Is he a black and Tan? I am trying to learn all the colors and what all the words like "saddle back" mean. So excuse me for all the questions. 




















Sorry if this doesn't belong here.


----------



## GatorDog (Aug 17, 2011)

Blanket black and tan.


----------



## tank101 (Mar 30, 2012)

Is he a blanket because the black covers his whole back? And Saddle means the middle of the back?


----------



## Erin S (Jun 24, 2012)

Hmmm... I think I'd be calling him a bi color. When I think of black and tans, I think of saddle backs or blankets. But he's pretty much mostly black with the exception of the tan on his legs and little bit on his face/neck. Someone correct me if I'm wrong, just my guess.


----------



## jprice103 (Feb 16, 2011)

Erin S said:


> Hmmm... I think I'd be calling him a bi color. When I think of black and tans, I think of saddle backs or blankets. But he's pretty much mostly black with the exception of the tan on his legs and little bit on his face/neck. Someone correct me if I'm wrong, just my guess.


Definitely not a bi-color. Bi-colors don't have tan on their faces or behind their ears. This is a blanket back. Sometimes blanket backs can easily be mistaken for a bi-color, but the rule of thumb is no tan on face or behind ears.


----------



## jprice103 (Feb 16, 2011)

Here is a bi-color. As you can see, they are almost all black except for their legs.


----------



## MaggieRoseLee (Aug 17, 2001)

Saddle back is below. Ribs are black but legs/thighs are tan/red

http://www.pedigreedatabase.com/german_shepherd_dog/breedinfo.html


----------



## Freestep (May 1, 2011)

tank101 said:


> Is he a blanket because the black covers his whole back? And Saddle means the middle of the back?

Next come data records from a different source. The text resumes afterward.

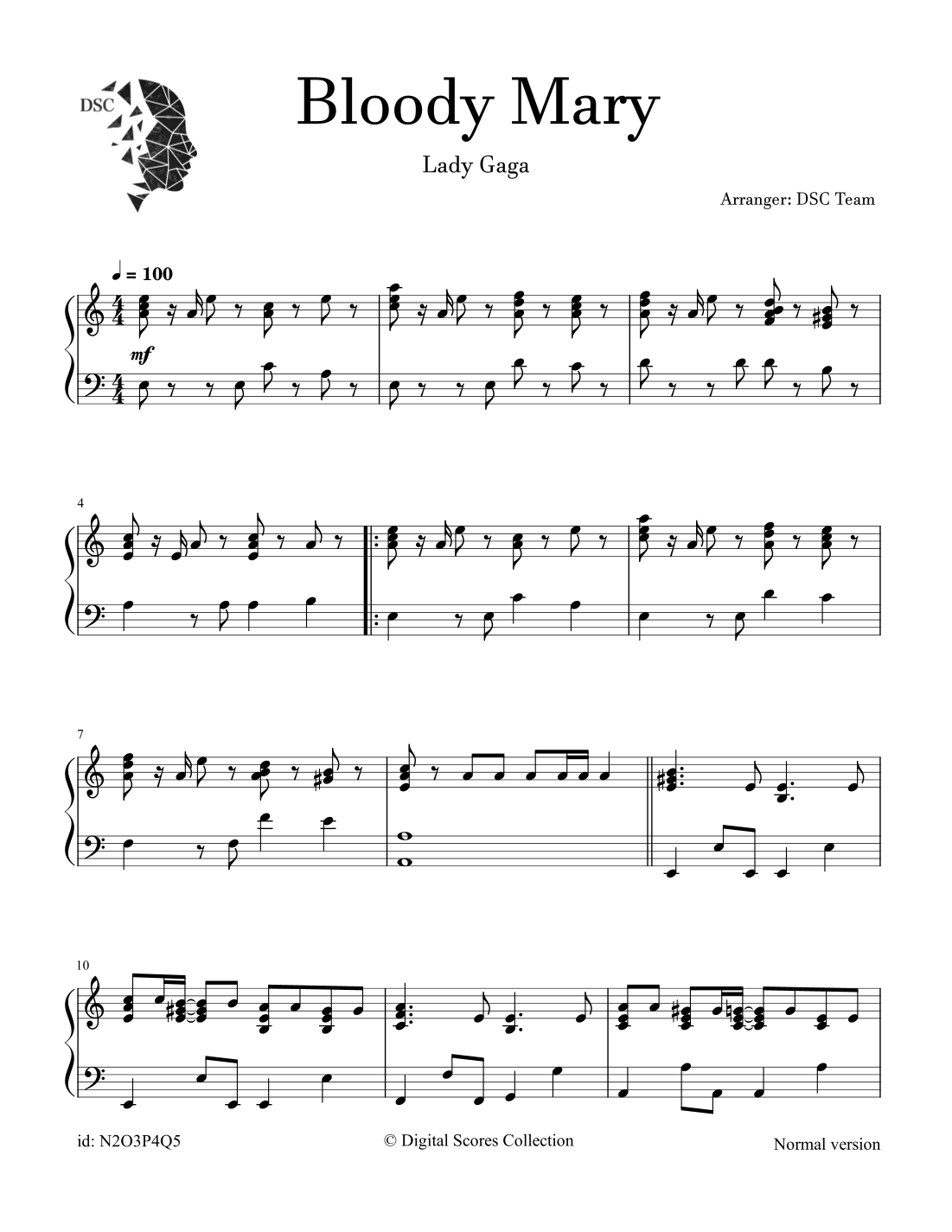 DSC

Bloody Mary

Lady Gaga

Arranger: DSC Team

♩ = 100

mf

4

7

10

id: N2O3P4Q5

© Digital Scores Collection

Normal version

Exactly! Nice looking dog, too. Where did you get him?


----------



## tank101 (Mar 30, 2012)

Freestep said:


> Exactly! Nice looking dog, too. Where did you get him?

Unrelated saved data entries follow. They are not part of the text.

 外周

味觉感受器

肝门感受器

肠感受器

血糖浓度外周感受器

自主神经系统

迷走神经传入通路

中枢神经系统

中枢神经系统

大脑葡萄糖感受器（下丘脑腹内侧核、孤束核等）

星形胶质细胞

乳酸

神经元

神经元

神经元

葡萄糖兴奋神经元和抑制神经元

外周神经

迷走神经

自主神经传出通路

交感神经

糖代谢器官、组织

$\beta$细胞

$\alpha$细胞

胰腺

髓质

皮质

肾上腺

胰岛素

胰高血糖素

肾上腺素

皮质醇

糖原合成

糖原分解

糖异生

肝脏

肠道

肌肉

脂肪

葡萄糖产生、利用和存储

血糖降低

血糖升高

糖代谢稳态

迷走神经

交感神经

he is not mine, yet but soon to be, I think!! I need the final answer from my dad. He is my aunts and she got him from a breeder but not sure who or where. All I really know about his breeding is, he is from the working lines.


----------



## TaZoR (Jan 26, 2012)

Can I ask how old he is..Its possible his color will change.


----------



## tank101 (Mar 30, 2012)

He's eight(turning nine).


----------



## x0emiroxy0x (Nov 29, 2010)

he is the color beautiful!!!


----------